Game-AI learner applied to mathematics: matrix multiplication

lpetrich · Dec 2, 2022

The software that learned how to play chess and Go has now been adapted to doing a problem in mathematics: doing matrix multiplication efficiently, where a matrix is a rectangular array of numbers or number-like entities. For multiplying a m*n matrix and a n*p matrix, the usual algorithm requires m*n*p additions and multiplications. If one avoids the first addition for each new value, then the number of additions becomes m*(n-1)*p. Thus, for two 2*2 matrices, one needs only 4 additions and 8 multiplications. One can improve on that with the

Strassen algorithm - it involves doing some of the additions before the multiplications, and it needs 18 additions and 7 multiplications. If multiplication is much more computationally costly than addition, then this rearrangement can be worthwhile.

Breaking down one's multiplicand matrices into 2*2 submatrices, one can use Strassen's algorithm on them, complete with recursively doing it with each submatrix multiplication.
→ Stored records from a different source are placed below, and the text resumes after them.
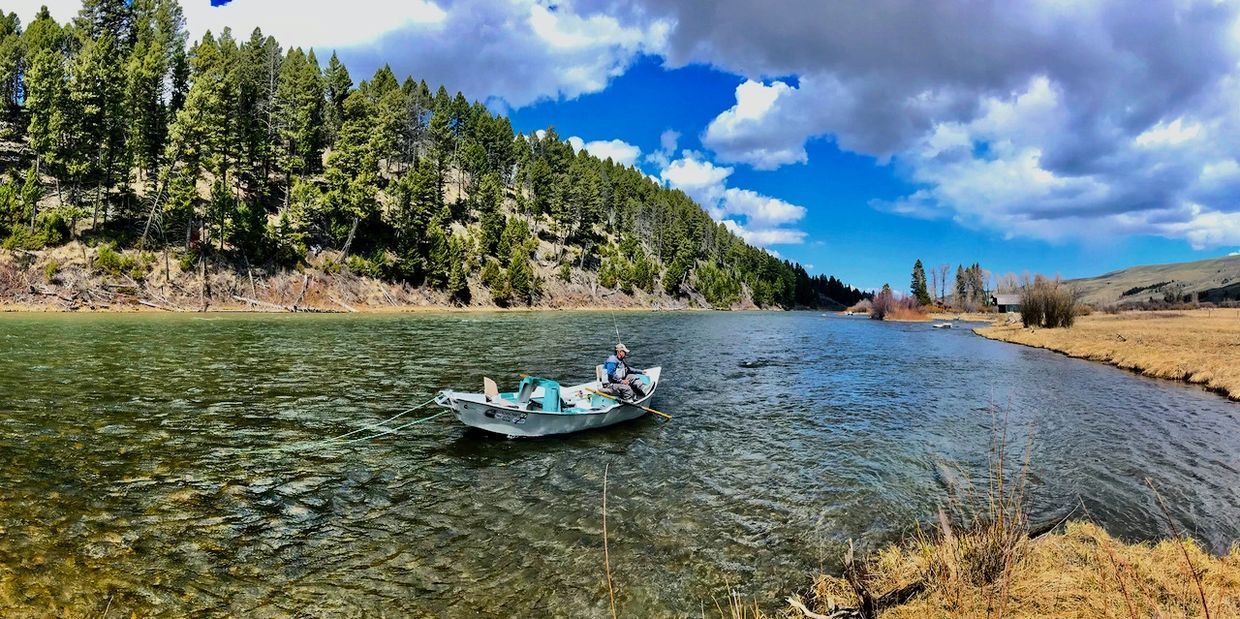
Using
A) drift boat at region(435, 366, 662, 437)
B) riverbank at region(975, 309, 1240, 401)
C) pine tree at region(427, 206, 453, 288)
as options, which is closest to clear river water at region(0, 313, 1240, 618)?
drift boat at region(435, 366, 662, 437)

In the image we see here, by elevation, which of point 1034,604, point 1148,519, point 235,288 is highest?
point 235,288

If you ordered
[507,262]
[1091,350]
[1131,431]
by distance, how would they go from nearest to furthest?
[1131,431] → [1091,350] → [507,262]

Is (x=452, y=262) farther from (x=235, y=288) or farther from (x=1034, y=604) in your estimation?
(x=1034, y=604)

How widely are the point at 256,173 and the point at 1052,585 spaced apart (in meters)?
96.5

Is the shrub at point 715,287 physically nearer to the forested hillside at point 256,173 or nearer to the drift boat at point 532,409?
the forested hillside at point 256,173

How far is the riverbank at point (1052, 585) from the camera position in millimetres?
5770

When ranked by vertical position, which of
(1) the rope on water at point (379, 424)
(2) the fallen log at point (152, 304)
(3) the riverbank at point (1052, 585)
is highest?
(2) the fallen log at point (152, 304)

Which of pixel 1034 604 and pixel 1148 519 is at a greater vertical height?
pixel 1034 604

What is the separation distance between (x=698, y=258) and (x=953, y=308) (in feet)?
260

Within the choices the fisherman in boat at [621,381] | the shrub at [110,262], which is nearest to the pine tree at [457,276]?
the shrub at [110,262]

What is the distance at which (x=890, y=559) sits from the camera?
8.42 meters

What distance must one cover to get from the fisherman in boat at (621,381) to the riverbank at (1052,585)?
10.7 metres

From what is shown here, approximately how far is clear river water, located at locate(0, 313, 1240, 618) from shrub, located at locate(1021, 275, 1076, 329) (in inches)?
1600

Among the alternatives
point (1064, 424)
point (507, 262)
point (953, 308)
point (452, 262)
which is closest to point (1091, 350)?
point (1064, 424)
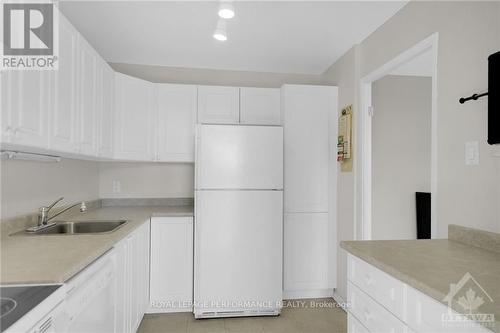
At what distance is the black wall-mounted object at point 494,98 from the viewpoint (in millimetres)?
1376

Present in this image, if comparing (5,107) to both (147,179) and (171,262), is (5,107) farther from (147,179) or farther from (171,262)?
(147,179)

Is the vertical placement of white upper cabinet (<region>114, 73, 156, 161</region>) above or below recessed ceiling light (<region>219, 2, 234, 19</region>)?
below

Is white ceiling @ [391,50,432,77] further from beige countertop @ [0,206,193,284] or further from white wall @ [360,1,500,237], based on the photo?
beige countertop @ [0,206,193,284]

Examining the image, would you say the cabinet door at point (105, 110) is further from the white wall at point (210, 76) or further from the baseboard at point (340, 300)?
the baseboard at point (340, 300)

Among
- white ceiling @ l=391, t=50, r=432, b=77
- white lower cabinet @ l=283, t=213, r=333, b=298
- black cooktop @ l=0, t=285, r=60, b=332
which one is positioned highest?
white ceiling @ l=391, t=50, r=432, b=77

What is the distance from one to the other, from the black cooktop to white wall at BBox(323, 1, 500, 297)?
6.25 ft

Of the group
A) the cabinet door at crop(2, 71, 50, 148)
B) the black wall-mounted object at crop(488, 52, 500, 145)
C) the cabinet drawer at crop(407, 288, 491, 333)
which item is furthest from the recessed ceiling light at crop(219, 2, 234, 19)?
the cabinet drawer at crop(407, 288, 491, 333)

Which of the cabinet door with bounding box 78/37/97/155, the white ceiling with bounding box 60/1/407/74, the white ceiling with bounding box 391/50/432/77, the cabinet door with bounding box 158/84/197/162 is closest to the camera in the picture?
the cabinet door with bounding box 78/37/97/155

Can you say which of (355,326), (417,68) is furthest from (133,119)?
(417,68)

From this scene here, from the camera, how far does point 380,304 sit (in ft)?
4.14

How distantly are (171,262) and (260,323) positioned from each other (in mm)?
947

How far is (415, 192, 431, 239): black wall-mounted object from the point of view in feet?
10.8

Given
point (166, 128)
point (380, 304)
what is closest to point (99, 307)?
point (380, 304)

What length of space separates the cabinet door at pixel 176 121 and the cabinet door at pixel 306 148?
0.99 m
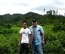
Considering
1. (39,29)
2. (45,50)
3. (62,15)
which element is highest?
(62,15)

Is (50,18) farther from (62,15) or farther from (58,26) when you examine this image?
(58,26)

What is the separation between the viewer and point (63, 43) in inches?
596

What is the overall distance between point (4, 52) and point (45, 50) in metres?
2.33

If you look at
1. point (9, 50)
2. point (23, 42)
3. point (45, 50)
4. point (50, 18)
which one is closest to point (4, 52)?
point (9, 50)

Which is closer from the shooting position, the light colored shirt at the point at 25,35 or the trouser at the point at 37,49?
the trouser at the point at 37,49

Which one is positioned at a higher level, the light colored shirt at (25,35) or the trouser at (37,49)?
the light colored shirt at (25,35)

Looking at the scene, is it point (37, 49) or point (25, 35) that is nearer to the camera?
point (37, 49)

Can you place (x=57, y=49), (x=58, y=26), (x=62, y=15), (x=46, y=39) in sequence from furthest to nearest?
(x=62, y=15)
(x=58, y=26)
(x=46, y=39)
(x=57, y=49)

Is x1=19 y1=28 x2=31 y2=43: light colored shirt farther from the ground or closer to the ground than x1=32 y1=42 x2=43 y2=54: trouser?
farther from the ground

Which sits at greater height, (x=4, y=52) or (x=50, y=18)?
(x=50, y=18)

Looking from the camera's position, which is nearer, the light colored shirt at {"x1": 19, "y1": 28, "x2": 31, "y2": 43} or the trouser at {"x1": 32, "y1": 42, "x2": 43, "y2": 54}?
the trouser at {"x1": 32, "y1": 42, "x2": 43, "y2": 54}

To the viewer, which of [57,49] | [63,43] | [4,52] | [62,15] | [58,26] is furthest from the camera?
[62,15]

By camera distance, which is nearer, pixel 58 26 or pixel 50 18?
pixel 58 26

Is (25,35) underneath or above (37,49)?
above
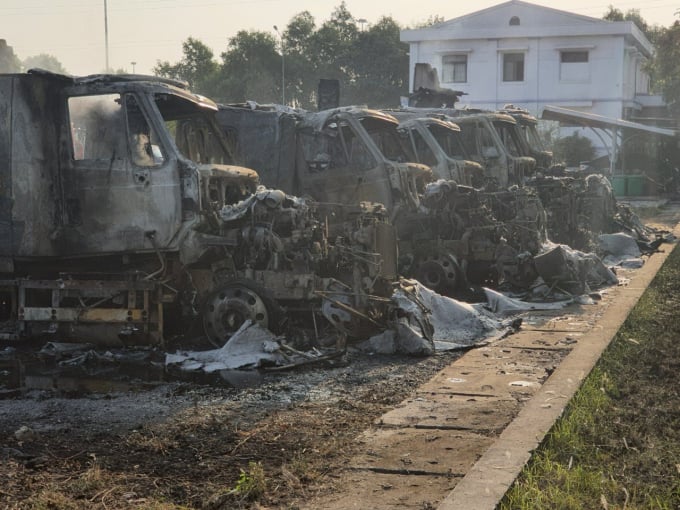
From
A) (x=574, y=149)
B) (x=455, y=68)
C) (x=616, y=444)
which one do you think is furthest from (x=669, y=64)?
(x=616, y=444)

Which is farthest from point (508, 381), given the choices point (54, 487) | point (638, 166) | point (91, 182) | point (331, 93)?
point (638, 166)

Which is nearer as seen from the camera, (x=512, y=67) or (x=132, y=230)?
(x=132, y=230)

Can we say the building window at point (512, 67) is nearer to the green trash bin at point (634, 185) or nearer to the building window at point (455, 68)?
the building window at point (455, 68)

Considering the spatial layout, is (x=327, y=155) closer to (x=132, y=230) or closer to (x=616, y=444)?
(x=132, y=230)

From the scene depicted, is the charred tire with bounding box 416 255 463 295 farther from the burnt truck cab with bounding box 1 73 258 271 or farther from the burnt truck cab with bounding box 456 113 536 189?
the burnt truck cab with bounding box 456 113 536 189

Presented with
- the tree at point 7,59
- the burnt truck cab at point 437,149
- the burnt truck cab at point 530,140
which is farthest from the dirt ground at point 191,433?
the burnt truck cab at point 530,140

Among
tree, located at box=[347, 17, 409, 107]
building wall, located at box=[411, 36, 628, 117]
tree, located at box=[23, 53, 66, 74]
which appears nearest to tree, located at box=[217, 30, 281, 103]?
tree, located at box=[347, 17, 409, 107]

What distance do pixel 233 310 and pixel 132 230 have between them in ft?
4.17

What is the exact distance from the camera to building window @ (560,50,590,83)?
151 ft

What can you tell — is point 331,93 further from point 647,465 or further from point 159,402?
point 647,465

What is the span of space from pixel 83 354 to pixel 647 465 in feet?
17.3

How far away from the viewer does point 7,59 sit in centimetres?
1313

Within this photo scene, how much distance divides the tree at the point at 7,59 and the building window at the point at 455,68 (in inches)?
1432

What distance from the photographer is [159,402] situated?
6.89 meters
The asymptotic performance is n^log(2,7) ~ n^2.8074 instead of n³.

While 7 is the lower limit on the number of multiplications for 2*2 matrix multiplication, one can do better on larger matrices, and DeepMind has adapted AlphaZero to finding more efficient algorithms: AlphaTensor.

Discovering novel algorithms with AlphaTensor - DeepMind itself - "First extension of AlphaZero to mathematics unlocks new possibilities for research"
Discovering faster matrix multiplication algorithms with reinforcement learning | Nature
Artificial intelligence finds faster algorithms for multiplying matrices
AlphaTensor: DeepMind's AI For Discovering Efficient Matrix Multiplication Algorithms – Weights & Biases - "DeepMind has revealed AlphaTensor, an extension of AlphaZero which searches for more efficient matrix multiplication algorithms by treating the search process like a game."
How DeepMind's AlphaTensor AI Devised a Faster Matrix Multiplication - The New Stack - "The DeepMind team approached the matrix multiplication problem like a game, with AlphaTensor building upon its game-playing predecessor, AlphaZero."
AI Reveals New Possibilities in Matrix Multiplication | Quanta Magazine - "Inspired by the results of a game-playing neural network, mathematicians have been making unexpected advances on an age-old math problem."

lpetrich · Dec 2, 2022

A matrix is a rectangular array of numbers or number-like entities, and one multiplies them by taking the inner product of each row of the first one and each column of the second one, forming a matrix of them.

For C = A * B we have

$ \displaystyle{ C_{ij} = \sum_k A_{ik} B_{kj} } $

A simple way of doing the sum is to start from 0 and add each product to it. But one can shave off a bit of time by starting with the first product and adding the rest of the products to it.

Code:

for i from 1 to m
  for j from 1 to p
    sum = 0
    for k from 1 to n
      sum += A(i,k) * B(k,j)
    end for
    C(i,j) = sum
  end for
end for

and speeded up a little bit:

Code:

for i from 1 to m
  for j from 1 to p
    sum = A(i,1) * B(1,j)
    for k from 2 to n
      sum += A(i,k) * B(k,j)
    end for
    C(i,j) = sum
  end for
end for

lpetrich · Dec 2, 2022

How DeepMind did it:

First, we converted the problem of finding efficient algorithms for matrix multiplication into a single-player game. In this game, the board is a three-dimensional tensor (array of numbers), capturing how far from correct the current algorithm is. Through a set of allowed moves, corresponding to algorithm instructions, the player attempts to modify the tensor and zero out its entries. When the player manages to do so, this results in a provably correct matrix multiplication algorithm for any pair of matrices, and its efficiency is captured by the number of steps taken to zero out the tensor.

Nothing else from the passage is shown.